OBJECTIVE = Locate every line in the items below that contains the word "polo", and copy each of those lines in full.

Spatial reasoning data based on images:
·····

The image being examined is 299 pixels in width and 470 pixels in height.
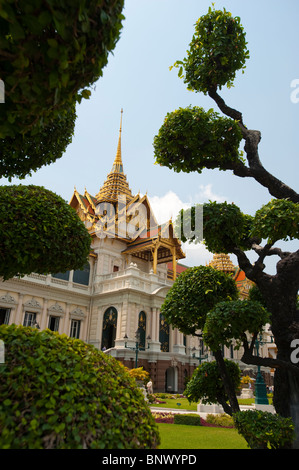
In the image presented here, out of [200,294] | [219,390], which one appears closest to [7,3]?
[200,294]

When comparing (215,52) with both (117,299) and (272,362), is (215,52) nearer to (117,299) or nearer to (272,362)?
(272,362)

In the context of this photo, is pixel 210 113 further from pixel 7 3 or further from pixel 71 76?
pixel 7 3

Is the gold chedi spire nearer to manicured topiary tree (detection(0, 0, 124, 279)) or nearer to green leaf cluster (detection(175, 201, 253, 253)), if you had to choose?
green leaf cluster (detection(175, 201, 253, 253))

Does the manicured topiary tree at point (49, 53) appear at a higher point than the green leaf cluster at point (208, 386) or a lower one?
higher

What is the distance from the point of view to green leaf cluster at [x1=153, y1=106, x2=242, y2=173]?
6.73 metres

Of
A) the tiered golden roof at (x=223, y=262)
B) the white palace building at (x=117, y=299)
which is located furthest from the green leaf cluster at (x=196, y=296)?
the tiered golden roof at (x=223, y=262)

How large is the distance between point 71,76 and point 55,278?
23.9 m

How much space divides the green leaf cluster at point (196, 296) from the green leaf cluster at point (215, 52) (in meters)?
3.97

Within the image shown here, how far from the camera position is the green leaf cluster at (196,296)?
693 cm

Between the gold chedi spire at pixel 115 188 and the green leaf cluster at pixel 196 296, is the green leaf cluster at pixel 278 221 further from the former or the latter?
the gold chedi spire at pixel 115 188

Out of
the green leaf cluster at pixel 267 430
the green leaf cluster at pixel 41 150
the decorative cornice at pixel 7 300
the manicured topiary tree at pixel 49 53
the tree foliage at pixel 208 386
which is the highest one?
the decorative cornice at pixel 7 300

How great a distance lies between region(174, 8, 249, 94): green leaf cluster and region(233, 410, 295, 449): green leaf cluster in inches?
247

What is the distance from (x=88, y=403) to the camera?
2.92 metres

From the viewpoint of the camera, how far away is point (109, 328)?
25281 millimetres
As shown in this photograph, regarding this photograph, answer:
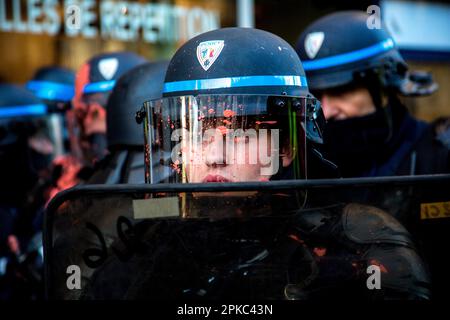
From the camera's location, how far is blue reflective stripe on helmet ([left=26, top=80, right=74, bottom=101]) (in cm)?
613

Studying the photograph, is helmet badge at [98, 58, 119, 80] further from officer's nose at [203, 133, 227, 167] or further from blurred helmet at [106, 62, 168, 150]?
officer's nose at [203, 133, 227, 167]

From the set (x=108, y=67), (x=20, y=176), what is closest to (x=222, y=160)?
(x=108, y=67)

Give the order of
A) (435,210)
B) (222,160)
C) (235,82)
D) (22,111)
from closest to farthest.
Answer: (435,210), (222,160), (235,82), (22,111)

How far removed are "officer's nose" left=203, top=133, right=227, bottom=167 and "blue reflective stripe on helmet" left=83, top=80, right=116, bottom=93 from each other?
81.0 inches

·····

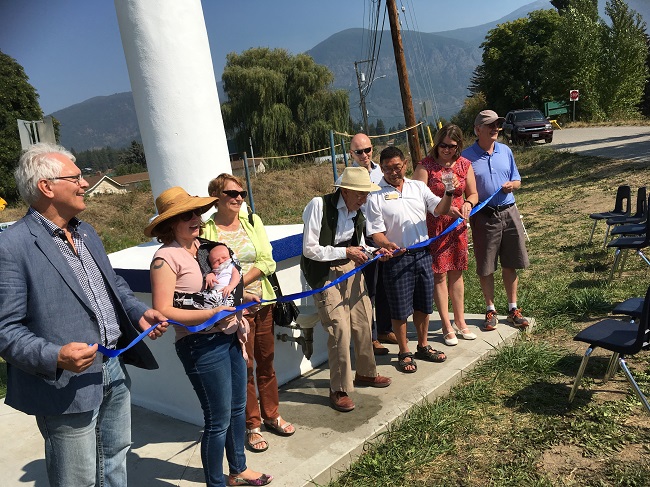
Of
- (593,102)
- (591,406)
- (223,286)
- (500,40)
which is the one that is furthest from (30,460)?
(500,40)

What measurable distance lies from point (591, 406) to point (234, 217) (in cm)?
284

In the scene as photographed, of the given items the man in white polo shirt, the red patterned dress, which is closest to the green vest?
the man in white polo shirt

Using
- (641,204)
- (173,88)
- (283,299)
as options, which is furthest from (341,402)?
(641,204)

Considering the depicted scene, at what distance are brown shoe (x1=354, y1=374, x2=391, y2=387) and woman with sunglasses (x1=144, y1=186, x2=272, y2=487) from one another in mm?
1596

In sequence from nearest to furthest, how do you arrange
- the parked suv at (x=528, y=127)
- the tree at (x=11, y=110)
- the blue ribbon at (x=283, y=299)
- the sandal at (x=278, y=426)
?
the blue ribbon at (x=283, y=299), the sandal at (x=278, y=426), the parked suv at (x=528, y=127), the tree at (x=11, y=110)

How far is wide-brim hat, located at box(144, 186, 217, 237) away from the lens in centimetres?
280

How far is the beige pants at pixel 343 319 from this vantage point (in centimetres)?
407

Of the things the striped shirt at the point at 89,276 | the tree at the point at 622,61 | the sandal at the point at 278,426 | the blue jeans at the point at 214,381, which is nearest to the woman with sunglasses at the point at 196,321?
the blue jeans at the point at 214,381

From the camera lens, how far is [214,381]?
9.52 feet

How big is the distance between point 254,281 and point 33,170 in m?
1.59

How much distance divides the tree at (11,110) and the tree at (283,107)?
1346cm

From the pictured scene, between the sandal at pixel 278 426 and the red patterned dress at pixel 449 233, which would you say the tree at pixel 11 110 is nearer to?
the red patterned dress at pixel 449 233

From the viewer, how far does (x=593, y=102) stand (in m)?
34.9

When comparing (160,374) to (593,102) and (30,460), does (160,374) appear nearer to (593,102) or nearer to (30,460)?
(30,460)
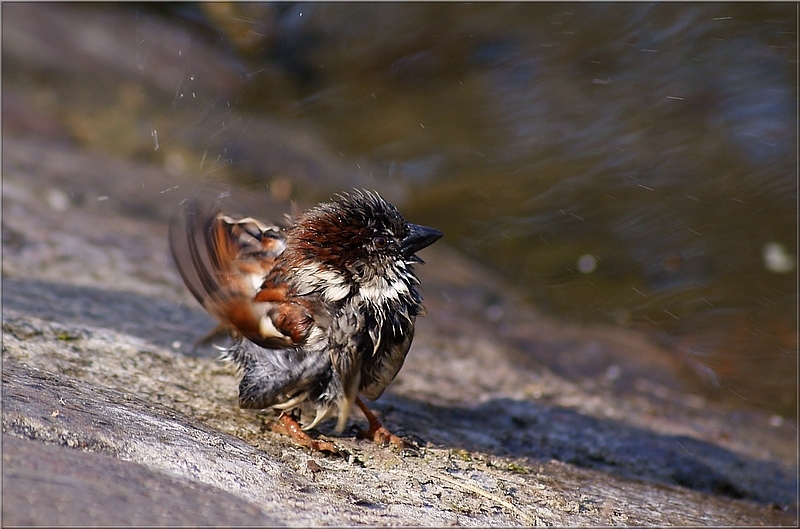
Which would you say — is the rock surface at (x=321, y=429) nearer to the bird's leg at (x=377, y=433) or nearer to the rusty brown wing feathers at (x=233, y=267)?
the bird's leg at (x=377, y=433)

·····

SOLVED PROBLEM =
In the scene as photographed, of the given items the man in white polo shirt, the red patterned dress, which is closest to the green vest?
the man in white polo shirt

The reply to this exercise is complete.